=== The problem ===
Rewrite each of the rows below with "Combi" replaced by "Estate" and every other character unchanged. Omit the pictures and return only the text lines.

=== Data supplied ===
^^^^^^^^

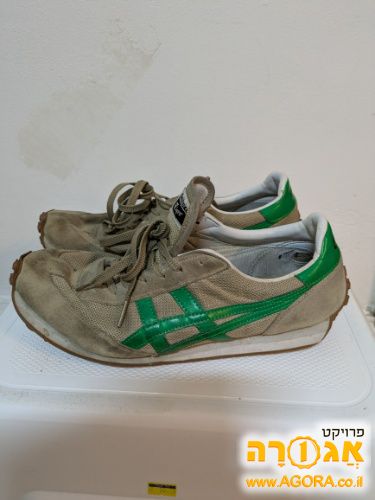 נעלי onitsuka tiger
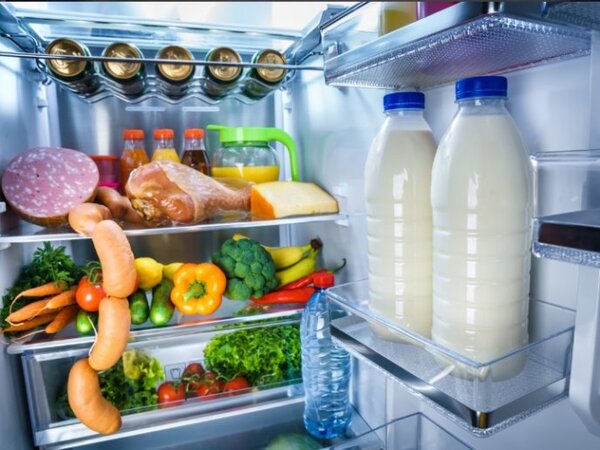 Cómo conservar tus alimentos: cuántos días pueden guardarse en la heladera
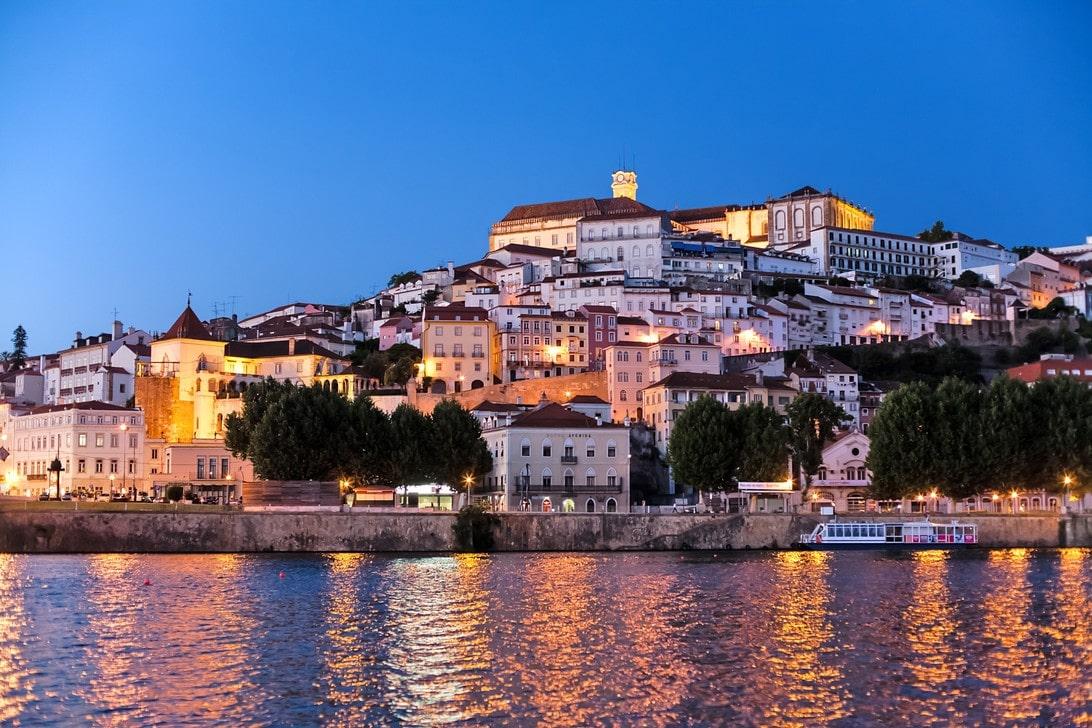 کویمبرا (Coimbra)
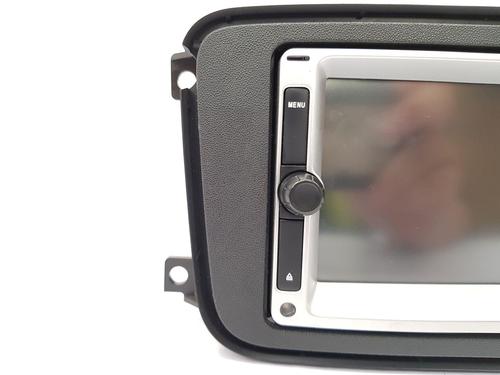 Radio SMART FORTWO Coupe (451) 0.8 CDi (451.301) | BP38910859E6 - Image 3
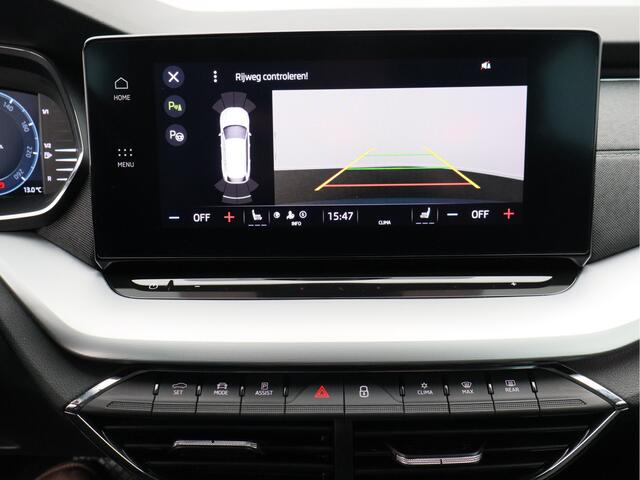 Skoda OCTAVIA Combi 1.5 e-TSI Business Edition Plus/ automaat/ lage km/ compleet!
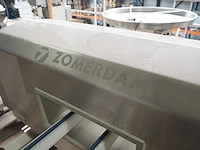 Zomerdam / mesutronic - afbeelding 5 van  13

^^^^^^^^

=== Answer box ===
 נעלי onitsuka tiger
 Cómo conservar tus alimentos: cuántos días pueden guardarse en la heladera
 کویمبرا (Coimbra)
 Radio SMART FORTWO Coupe (451) 0.8 CDi (451.301) | BP38910859E6 - Image 3
 Skoda OCTAVIA Estate 1.5 e-TSI Business Edition Plus/ automaat/ lage km/ compleet!
 Zomerdam / mesutronic - afbeelding 5 van  13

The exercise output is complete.